Le rendez-vous de tous les superlatifs
Il y a des soirs où le football tient toutes ses promesses. Ce mardi 14 juillet, dans la fournaise texane de l'AT&T Stadium de Dallas/Arlington, la France et l'Espagne vont se disputer quelque chose de rare : une place en finale de Coupe du Monde. Ce n'est pourtant, aussi incroyable que cela puisse paraître, qu'une toute première demi-finale entre deux nations qui se connaissent par cœur depuis plus d'un siècle de football. Le vainqueur poursuivra l'aventure vers le match ultime, le perdant prendra l'avion du retour. En cas d'égalité à l'issue du temps réglementaire, prolongation puis tirs au but trancheront.

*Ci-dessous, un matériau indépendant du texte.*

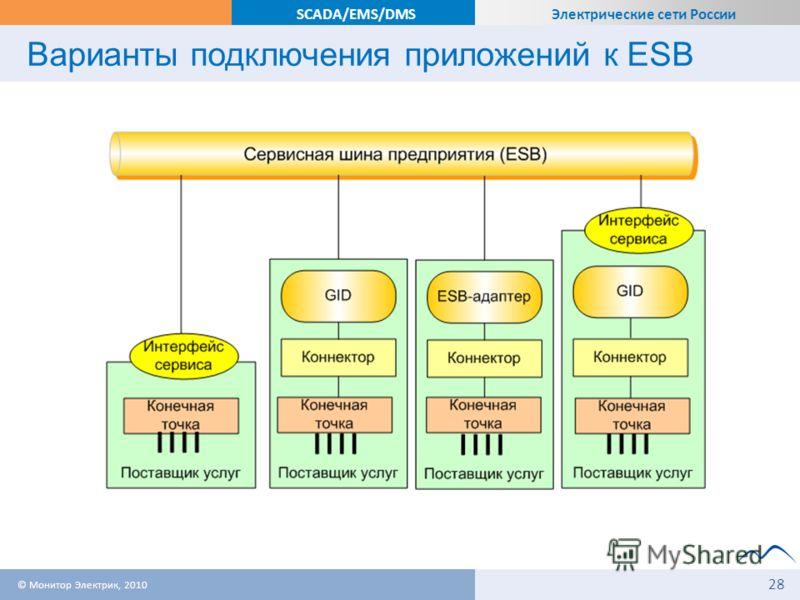 Электрические сети России SCADA/EMS/DMS Варианты подключения приложений к ESB © Монитор Электрик, 2010 28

Le parcours des Bleus : une machine de guerre offensive
Les hommes de Didier Deschamps arrivent à ce stade du tournoi dans un état de forme saisissant. Six matchs, six victoires, seize buts inscrits, deux encaissés : la France n'a laissé aucune prise à ses adversaires tout au long de la compétition. En phase de groupes, le Sénégal (3-1), l'Irak (3-0) et la Norvège (4-1) ont successivement plié. Puis la machine s'est poursuivie en phase à élimination directe : la Suède balayée (3-0) au seizième, le Paraguay écarté (1-0) en huitième, le Maroc dominé (2-0) en quart. Kylian Mbappé totalise 8 buts au compteur, Ousmane Dembélé 5, Bradley Barcola 2 et Désiré Doué 1. Une répartition des buteurs qui témoigne d'une attaque plurielle, capable de frapper de partout.
Le parcours de la Roja : solide, efficace, implacable
Luis De la Fuente Castillo a lui aussi conduit son équipe jusqu'aux quatre derniers avec une remarquable régularité. Six matchs, cinq victoires, un nul, onze buts inscrits, un seul encaissé : la Roja affiche le bilan défensif le plus solide du tournoi. Le départ fut poussif — un 0-0 frustrant contre le Cap-Vert en ouverture — mais l'Espagne a vite trouvé ses marques : 4-0 contre l'Arabie Saoudite, 1-0 contre l'Uruguay, puis la mécanique s'est enclenchée en phase à élimination directe. L'Autriche (3-0), le Portugal (1-0) et la Belgique (2-1) ont successivement été écartés. Mikel Oyarzabal domine les statistiques offensives avec 4 buts, devant Mikel Merino (2 buts), tandis que Lamine Yamal, Álex Baena, Pedro Porro et Fabián Ruiz ont chacun contribué.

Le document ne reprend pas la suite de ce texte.